JAKARTAMU.COM | Suatu ketika Amirul Mukminin Ali bin Abi Thalib kehilangan pakaian perang yang menjadi kesayangannya. Lalu beliau dapatkan barang tersebut berada di tangan seorang kafir dzimmi (kafir yang dilindungi di negeri Islam) yang tengah berjualan di pasar Kufah. Begitu melihatnya, spontan Ali berkata: “Ini adalah milikku yang jatuh dari untaku pada malam anu di tempat anu.”
Hanya saja, si kafir mengelak dan berkata, “Ini adalah barangku dan berada di tanganku wahai amirul mukminin!”
“Ini milikku, aku tak merasa pernah menjualnya kepada orang lain atau memberikannya hingga sampai berada di tanganmu,” balas Ali bin Abu Thalib.
“Kalau begitu kita datang kepada qadhi!” tantang si Kafir.
“Engkau adil, mari kita ke sana!” sambut Khalifah Ali.
Maka pergilah keduanya menuju qadhi Syuraih bin al-Harits. Qadhi sangat terkenal karena sebelum menjadi qadhi sempat mengalahkan Khalifah Umar bin Kattab dalam sengketa masalah kuda dengan orang kampung.
Dr Abdurrahman Ra’fat Basya dalam “Mereka adalah Para Tabiin” menyebutkan setelah Khalifah Ali dan rivalnya ini masuk dan duduk dalam sidangnya, bertanyalah qadhi Syuraih, “Apa tuduhanmu wahai amirul mukminin?”
“Kudapati barangku berada di tangan orang ini. Barang itu jatuh dari ontaku pada malam anu di tempat anu, lalu sampai di tangan orang ini, padahal aku tidak menjual kepadanya tidak pula kuberikan sebagai hadiah,” ujar Khalifah Ali.
“Bagaimana jawaban Anda?” Tanya Syuraih kepada si Kafir Dzimmi.
“Barang ini milikku, dia ada di tanganku. Tapi aku tidak menuduh amirul mukminin berdusta,” balasnya.
“Aku tidak meragukan kejujuran Anda wahai amirul mukminin, bahwa barang ini milikmu. Tetapi harus ada dua orang saksi yang membuktikan kebenaran tuduhanmu,” ujar Syuraih kepada Khalifah Ali kemudian.
“Baik, aku punya dua orang saksi, pembantuku Qanbar dan putraku Hasan,” jawab Khalifah.

::::::::::

Tuliskan setiap nama orang yang disebut dalam kisah tentang Ali bin Abi Thalib dan qadhi Syuraih di atas.

Isi Data:
::::::::::

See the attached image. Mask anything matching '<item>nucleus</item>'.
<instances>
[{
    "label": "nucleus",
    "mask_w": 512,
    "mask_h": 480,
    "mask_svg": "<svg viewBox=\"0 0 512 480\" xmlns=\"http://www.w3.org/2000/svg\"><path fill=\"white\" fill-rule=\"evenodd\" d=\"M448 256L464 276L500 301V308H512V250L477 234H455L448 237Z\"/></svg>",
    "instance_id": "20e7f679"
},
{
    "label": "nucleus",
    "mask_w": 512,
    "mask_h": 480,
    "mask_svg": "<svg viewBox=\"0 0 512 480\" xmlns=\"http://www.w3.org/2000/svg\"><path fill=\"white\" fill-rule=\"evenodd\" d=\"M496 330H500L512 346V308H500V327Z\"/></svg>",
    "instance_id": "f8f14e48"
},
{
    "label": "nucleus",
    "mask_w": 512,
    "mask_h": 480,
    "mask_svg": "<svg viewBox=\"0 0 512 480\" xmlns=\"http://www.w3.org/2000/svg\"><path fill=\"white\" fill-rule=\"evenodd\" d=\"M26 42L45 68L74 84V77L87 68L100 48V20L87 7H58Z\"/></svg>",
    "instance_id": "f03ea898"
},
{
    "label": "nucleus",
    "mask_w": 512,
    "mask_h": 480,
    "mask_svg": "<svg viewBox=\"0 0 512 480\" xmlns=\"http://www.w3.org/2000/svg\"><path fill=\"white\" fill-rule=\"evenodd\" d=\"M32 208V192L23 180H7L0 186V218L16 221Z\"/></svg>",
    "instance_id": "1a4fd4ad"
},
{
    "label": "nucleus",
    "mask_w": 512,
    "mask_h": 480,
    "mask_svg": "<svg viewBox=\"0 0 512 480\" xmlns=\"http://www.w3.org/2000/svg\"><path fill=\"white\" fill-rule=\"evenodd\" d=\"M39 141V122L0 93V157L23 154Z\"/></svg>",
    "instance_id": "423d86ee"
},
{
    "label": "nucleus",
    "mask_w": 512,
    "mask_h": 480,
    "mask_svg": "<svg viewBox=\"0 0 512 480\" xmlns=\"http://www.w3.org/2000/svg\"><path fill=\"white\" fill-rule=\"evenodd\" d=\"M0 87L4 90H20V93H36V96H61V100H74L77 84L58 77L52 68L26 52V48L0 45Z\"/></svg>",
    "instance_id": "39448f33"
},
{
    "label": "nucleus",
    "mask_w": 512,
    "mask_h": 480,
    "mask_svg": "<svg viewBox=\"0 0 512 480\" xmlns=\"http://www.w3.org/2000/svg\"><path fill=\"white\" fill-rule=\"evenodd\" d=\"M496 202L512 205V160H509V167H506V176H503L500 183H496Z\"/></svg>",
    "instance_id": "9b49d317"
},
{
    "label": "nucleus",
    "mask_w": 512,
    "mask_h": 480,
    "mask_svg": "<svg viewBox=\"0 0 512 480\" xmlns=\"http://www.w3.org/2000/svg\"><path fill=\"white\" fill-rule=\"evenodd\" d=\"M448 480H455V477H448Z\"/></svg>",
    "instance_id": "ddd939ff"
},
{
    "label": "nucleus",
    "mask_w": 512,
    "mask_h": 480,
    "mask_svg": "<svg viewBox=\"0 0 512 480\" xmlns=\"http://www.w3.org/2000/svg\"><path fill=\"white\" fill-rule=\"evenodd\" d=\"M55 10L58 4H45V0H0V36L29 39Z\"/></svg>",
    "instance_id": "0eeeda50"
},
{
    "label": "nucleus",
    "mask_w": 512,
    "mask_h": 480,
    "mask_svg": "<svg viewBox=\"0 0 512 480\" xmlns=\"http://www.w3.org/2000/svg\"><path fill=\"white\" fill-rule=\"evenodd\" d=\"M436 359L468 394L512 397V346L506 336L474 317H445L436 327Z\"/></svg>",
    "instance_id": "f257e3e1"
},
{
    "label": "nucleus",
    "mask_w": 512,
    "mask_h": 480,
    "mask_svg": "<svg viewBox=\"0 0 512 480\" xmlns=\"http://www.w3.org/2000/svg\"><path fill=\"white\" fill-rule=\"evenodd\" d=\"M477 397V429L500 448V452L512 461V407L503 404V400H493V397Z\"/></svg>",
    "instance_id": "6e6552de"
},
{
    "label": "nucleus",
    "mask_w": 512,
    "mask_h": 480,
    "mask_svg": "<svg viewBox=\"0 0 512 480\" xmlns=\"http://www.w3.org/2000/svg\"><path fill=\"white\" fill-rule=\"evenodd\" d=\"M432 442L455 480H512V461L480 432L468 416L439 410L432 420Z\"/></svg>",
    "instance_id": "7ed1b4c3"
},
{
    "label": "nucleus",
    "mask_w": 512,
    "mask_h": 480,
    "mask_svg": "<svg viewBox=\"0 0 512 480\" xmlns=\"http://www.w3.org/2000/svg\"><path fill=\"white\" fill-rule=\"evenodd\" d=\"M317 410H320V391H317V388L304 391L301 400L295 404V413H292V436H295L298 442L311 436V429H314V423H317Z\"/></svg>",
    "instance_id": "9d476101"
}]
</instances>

::::::::::

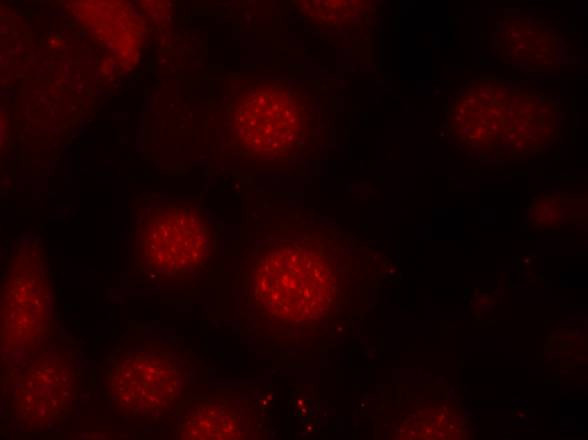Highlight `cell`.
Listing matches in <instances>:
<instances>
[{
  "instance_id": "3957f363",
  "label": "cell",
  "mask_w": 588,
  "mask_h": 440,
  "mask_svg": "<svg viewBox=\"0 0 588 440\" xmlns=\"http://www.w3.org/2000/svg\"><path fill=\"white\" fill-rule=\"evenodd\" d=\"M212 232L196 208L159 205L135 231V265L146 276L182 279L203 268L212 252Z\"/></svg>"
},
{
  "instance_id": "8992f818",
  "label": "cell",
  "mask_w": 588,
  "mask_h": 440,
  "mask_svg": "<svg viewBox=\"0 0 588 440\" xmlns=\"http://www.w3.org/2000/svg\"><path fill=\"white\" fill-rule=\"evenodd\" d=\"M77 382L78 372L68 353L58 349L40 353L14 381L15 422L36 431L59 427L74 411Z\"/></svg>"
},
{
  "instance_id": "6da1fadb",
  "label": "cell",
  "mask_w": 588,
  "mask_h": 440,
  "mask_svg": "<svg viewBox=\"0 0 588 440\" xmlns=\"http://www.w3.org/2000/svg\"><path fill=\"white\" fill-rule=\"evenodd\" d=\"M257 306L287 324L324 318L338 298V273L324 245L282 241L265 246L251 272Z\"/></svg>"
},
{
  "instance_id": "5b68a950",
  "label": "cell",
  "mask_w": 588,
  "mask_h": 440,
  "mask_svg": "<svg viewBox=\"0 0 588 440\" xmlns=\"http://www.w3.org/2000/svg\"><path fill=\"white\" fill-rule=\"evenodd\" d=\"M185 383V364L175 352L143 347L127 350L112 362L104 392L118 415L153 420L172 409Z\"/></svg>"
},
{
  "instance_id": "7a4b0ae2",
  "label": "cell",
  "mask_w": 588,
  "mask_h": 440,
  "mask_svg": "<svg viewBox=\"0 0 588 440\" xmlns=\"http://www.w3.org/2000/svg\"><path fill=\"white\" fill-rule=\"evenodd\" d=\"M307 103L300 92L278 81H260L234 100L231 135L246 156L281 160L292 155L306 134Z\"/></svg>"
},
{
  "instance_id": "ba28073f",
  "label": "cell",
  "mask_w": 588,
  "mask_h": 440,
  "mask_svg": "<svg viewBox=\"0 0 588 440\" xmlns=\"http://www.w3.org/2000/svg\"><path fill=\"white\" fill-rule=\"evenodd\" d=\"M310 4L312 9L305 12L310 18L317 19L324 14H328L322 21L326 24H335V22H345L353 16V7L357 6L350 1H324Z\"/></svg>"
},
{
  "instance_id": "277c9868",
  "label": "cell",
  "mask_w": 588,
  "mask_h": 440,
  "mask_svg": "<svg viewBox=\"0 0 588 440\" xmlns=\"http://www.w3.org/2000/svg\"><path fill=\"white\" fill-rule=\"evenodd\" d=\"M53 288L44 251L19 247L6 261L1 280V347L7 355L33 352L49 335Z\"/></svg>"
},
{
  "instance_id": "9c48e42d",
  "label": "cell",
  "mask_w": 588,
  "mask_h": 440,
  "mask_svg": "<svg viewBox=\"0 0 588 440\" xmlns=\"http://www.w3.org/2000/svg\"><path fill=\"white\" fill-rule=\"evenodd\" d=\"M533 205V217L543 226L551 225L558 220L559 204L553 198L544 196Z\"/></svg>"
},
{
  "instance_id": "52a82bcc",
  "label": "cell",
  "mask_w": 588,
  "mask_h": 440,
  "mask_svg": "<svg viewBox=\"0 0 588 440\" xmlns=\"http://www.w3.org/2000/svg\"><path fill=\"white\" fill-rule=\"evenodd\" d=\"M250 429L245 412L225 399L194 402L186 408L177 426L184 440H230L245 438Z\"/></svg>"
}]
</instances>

::::::::::

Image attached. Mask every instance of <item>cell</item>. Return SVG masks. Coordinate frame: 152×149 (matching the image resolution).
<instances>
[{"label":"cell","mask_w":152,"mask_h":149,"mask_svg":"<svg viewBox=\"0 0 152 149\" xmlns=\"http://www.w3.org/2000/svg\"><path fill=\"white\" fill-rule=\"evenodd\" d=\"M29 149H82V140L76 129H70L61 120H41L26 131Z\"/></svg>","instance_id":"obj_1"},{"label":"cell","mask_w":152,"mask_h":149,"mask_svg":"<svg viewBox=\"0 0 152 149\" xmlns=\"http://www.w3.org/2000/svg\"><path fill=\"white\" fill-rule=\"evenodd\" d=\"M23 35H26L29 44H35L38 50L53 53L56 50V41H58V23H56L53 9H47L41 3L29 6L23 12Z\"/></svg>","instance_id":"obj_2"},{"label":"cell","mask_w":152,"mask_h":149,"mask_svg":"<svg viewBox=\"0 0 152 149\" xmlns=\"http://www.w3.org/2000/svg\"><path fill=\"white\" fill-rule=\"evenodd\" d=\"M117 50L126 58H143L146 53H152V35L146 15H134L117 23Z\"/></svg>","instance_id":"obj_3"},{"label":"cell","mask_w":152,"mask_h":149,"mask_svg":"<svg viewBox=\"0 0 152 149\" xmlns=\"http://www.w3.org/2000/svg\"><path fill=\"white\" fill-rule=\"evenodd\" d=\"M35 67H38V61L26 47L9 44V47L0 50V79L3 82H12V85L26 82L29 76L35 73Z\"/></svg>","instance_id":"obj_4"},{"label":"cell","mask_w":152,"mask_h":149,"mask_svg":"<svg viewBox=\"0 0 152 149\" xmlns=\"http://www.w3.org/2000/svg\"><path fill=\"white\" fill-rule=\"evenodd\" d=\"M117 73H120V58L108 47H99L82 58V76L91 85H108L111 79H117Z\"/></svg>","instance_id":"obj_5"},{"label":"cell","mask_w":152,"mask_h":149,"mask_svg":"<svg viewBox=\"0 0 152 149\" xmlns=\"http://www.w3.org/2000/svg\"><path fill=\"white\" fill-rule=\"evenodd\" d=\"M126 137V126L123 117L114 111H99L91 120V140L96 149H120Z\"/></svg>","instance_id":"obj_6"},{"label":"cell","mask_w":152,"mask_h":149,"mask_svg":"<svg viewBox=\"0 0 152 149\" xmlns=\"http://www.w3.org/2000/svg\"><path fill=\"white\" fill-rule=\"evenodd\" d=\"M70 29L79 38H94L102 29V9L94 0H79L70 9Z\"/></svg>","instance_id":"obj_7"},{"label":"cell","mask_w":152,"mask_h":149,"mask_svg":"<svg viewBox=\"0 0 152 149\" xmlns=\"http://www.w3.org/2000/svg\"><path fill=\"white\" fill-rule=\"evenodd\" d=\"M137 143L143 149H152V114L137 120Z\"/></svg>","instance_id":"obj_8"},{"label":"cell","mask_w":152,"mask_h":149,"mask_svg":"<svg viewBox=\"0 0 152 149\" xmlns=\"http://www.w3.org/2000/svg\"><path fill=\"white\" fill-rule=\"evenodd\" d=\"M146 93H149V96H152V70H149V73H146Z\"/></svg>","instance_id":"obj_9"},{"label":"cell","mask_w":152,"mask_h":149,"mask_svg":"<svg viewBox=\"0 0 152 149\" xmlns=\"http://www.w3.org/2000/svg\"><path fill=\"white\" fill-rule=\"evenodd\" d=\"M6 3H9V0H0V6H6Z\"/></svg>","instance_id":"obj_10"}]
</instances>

::::::::::

Jawaban Benar: Ali bin Abi Thalib, Syuraih bin al-Harits, Umar bin Kattab, Abdurrahman Ra’fat Basya, Qanbar, Hasan